Caption-style text data
· · · · · · ·

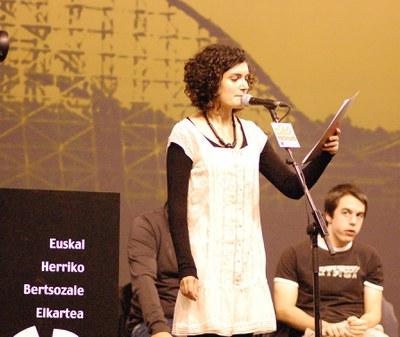 Joana Itzaina gai-emailea. E.H.ko Bertsolari Txapelketa nagusia 2009, final-laurdena, Uztaritze. (EKE - Jakes Larre)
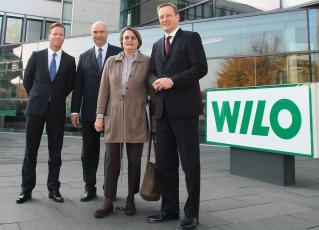 NRW-Wirtschaftsministerin Christa Thoben bei der WILO SE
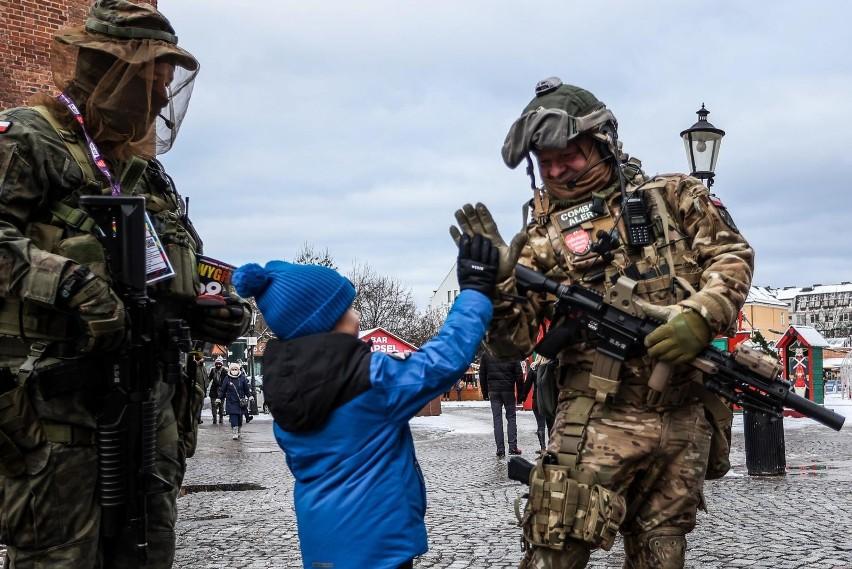 Pracownicy cywilnych sił zbrojnych, policji, straży...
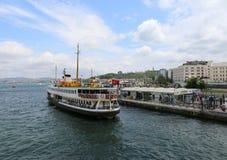 Bosphorusveerboot die passagiers nemen bij Eminonu-Pijler Stock Afbeelding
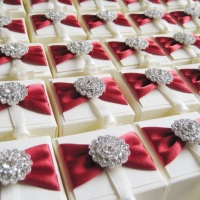 Wedding Favour Boxes with Vintage Crystal Brooch Pack of Ten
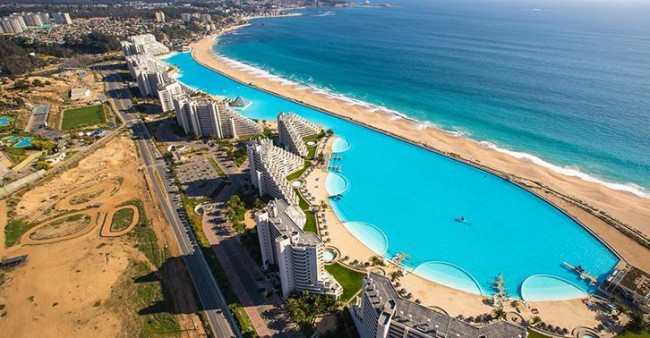 La plus grande piscine du monde : un paradis aquatique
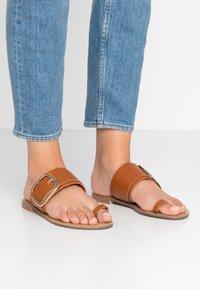 Tata Italia - Sandály s odděleným palcem - brown - 0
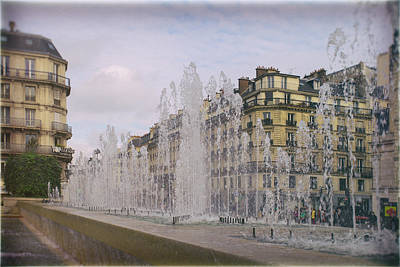 Paris Fountain Poster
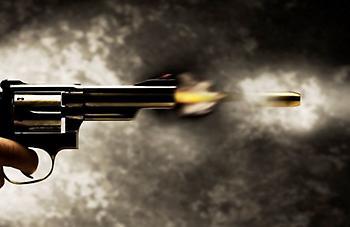 Δέχτηκε πυροβολισμούς από τέσσερα άτομα που επέβαιναν σε Ι.Χ.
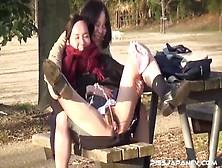 Dos Colegialas Japonesas Desnudándose Y Meando En El Parque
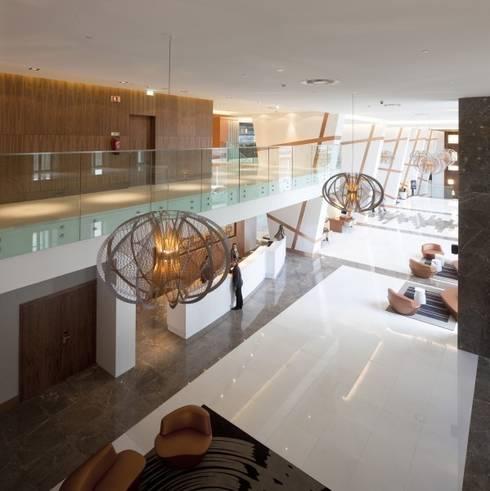 Epic Sana Lisboa: Hotéis  por MOOD, Lamp Design & Lighting Concept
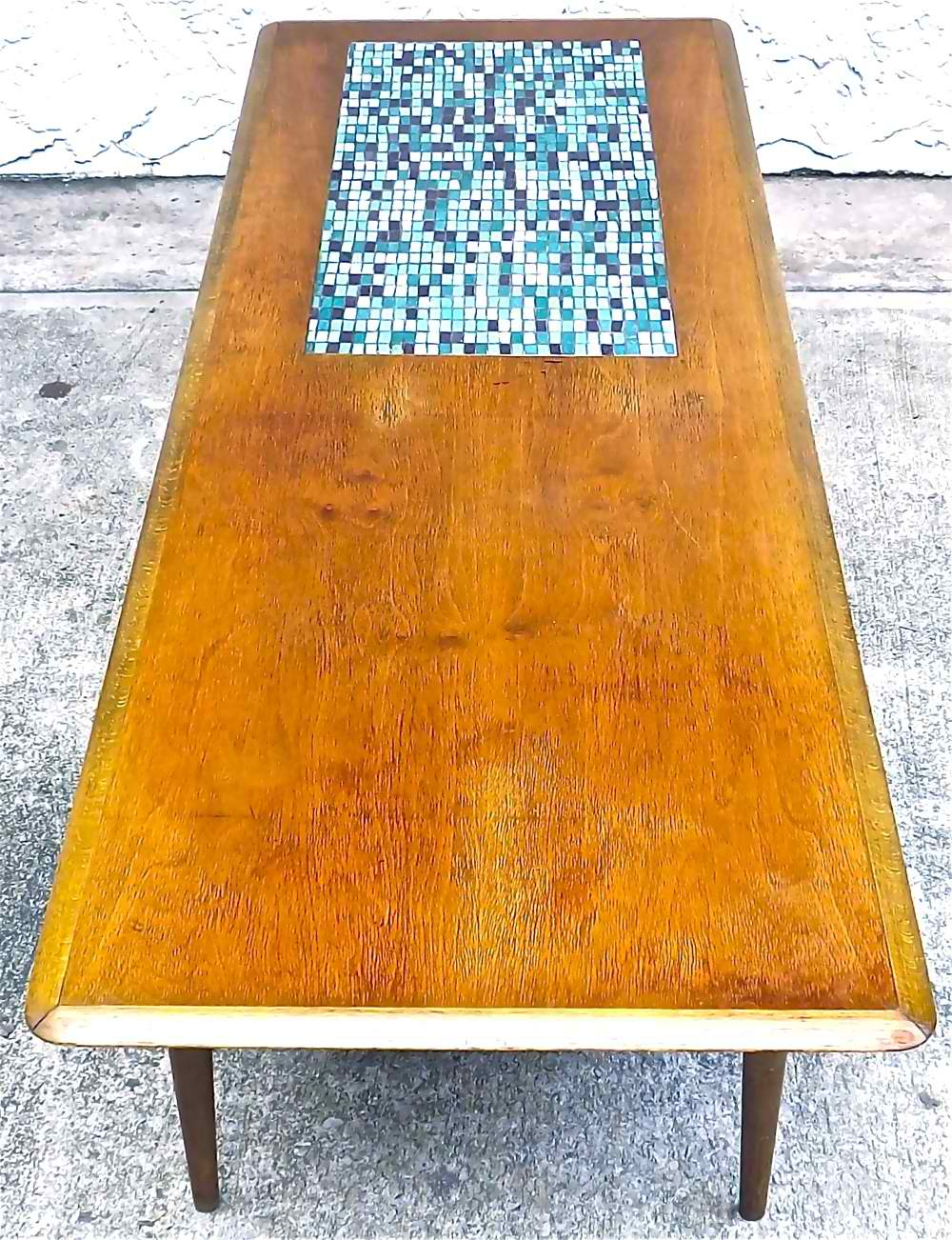 Image of: Good Mid Century Coffee Table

· · · · · · ·

HOW TO COMPLETE THIS TASK: Please write out exactly the lines from the one containing "Pracownicy cywilnych sił" through the last line of the records above, and leave out any pictures.

RESPONSE:
 Pracownicy cywilnych sił zbrojnych, policji, straży...
 Bosphorusveerboot die passagiers nemen bij Eminonu-Pijler Stock Afbeelding
 Wedding Favour Boxes with Vintage Crystal Brooch Pack of Ten
 La plus grande piscine du monde : un paradis aquatique
 Tata Italia - Sandály s odděleným palcem - brown - 0
 Paris Fountain Poster
 Δέχτηκε πυροβολισμούς από τέσσερα άτομα που επέβαιναν σε Ι.Χ.
 Dos Colegialas Japonesas Desnudándose Y Meando En El Parque
 Epic Sana Lisboa: Hotéis  por MOOD, Lamp Design & Lighting Concept
 Image of: Good Mid Century Coffee Table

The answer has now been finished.